Analysis Chinese tech giants struggle with data privacy as they seek to crack US market
China’s technology giants have been ensnared in rising consumer concerns about the way their data is being handled. The same privacy concerns torpedoed a US$1.2 billion deal and look set to continue dogging Chinese tech companies as they expand into developed markets like the US
China’s technology giants are increasingly facing a backlash for the way the handle personal data, challenging the notion that Chinese consumers do not care about data privacy.
The scrutiny over privacy and security is likely to dog Chinese companies taking part in the annual CES trade show in Las Vegas starting this weekend, coming on the heels of the US government rejecting Ant Financial Services Group’s proposed US$1.2 billion acquisition of money transfer provider MoneyGram International on the grounds of national security.
“The expansion of Chinese tech companies will test Washington’s stance on how they shall be treated,” said William Carter, the deputy director and research fellow of technology policy at the Center for Strategic and International Studies, a Washington, DC-based think tank.
Carter said security concerns would pose a major hindrance for hardware manufacturers as they woo American consumers, who tend to be wary of handing over data to any foreign company.
Tencent’s WeChat messaging unit said it did not spy on user conversations nor retained records, after Li Shufu, the founder and chairman of carmaker Zhejiang Geely Holding Group, reportedly said this week that Tencent chairman Pony Ma Huateng “is watching us through WeChat everyday because he can see whatever he wants”.
Alipay, the payments arm of Alibaba affiliate Ant Financial, apologised for making the opt-in to its social credit scoring service the default when users opened a new report in its app, a move that angered some people who felt the company was misleading them into handing over their data.
Chinese hi-tech companies dominate their home market in everything from smartphones to drones to internet search, flourishing in a protected environment where global tech leaders from Facebook to Google are conspicuous by their absence.
The US market, however, is a different story. Huawei Technologies, the country’s biggest smartphone brand, may have expanded beyond the mainland to Southeast Asia, India, Africa and even Europe, but the company has yet to make a dent on American consumers.
Shenzhen-based Huawei, which is also the world’s largest telecommunications equipment supplier, will unveil its US smartphone expansion plan at next week’s CES show, where it is expected to announce a tie-up with mobile carrier AT&T for the release of its flagship handset model.
Baidu, best known outside China as the country’s Google, will showcase the latest version of its autonomous driving software called Apollo – named after the American space programme. Aspiring electric-car challengers to Tesla backed by Alibaba and Tencent will showcase their tailpipe-less rides at the annual exhibition formerly known as the Consumer Electronics Show.

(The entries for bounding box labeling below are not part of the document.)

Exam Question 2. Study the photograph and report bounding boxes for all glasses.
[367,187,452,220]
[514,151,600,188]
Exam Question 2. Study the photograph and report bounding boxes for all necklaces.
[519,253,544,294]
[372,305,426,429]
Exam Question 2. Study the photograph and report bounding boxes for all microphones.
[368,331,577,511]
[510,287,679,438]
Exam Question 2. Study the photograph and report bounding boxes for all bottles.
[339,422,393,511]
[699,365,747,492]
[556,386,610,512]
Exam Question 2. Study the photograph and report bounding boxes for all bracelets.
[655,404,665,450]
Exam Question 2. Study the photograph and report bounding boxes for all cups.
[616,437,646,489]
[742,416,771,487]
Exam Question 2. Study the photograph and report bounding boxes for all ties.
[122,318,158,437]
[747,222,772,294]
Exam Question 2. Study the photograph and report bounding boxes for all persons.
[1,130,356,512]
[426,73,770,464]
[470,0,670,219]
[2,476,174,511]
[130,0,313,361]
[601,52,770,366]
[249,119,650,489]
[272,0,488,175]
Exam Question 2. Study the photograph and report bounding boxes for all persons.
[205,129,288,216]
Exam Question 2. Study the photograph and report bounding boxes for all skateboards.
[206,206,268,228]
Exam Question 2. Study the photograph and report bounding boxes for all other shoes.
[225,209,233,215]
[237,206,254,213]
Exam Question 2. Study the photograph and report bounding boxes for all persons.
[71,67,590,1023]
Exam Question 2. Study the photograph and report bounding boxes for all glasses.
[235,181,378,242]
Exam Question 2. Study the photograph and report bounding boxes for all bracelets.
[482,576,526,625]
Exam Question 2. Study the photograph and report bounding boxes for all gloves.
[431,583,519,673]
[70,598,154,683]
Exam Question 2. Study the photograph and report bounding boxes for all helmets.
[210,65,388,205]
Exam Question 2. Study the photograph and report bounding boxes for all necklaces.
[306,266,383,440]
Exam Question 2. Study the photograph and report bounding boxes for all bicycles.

“Not all companies have the courage to set foot in the US market,” said Cheng Maiyu, the Silicon Valley-based director of think tank Wuzhen Institute and a senior researcher at the Rocky Mountain Institute. “It is only for the most ambitious ones.”
Chinese companies seeking to break into the US market were reminded of the challenges after an inter-agency panel blocked Ant Financial’s purchase of MoneyGram, the latest in a line of deals that were rejected on national security grounds.
The Committee on Foreign Investment in the United States withheld its approval for the deal on concerns over the safety of data that can be used to identify US citizens, Reuters reported, citing people familiar with the confidential discussions.
Chinese electric-car start-ups Xiaopeng Motors and Byton will be operating under a different sort of shadow – that of LeEco founder and Faraday Future backer Jia Yueting, who recently sent his brother and wife to answer regulatory questions about his handling of billions in debt in China.
Both Faraday and LeEco unveiled their concept cars and production models to much fanfare at CES last year, when Jia promised sleek, futuristic, self-driving vehicles that could beat a Tesla car on key benchmarks.
Over the course of 2017, Jia’s dreams of building a new car powerhouse fell apart as Los Angeles-based Faraday shut down construction of its US$1 billion electric car factory and LeEco’s electric car unit faced a dearth in financing.
A foray for Chinese carmakers into the US market is difficult and may not make financial sense given that China is the world’s biggest market for electric vehicles, according to Yale Zhang, head of Shanghai-based consultancy Automotive Foresight Co.
China is estimated to have sold more than 700,000 new-energy cars last year, more than twice the sales for the rest of the world combined, said Zhang.
Despite the difficult odds, China’s hi-tech enterprises will continue to try to crack the US market.
“Chinese companies don’t want to miss the big party,” said Cheng of the Wuzhen Institute. “Like Davos, taking part in CES is the epitome of going global.”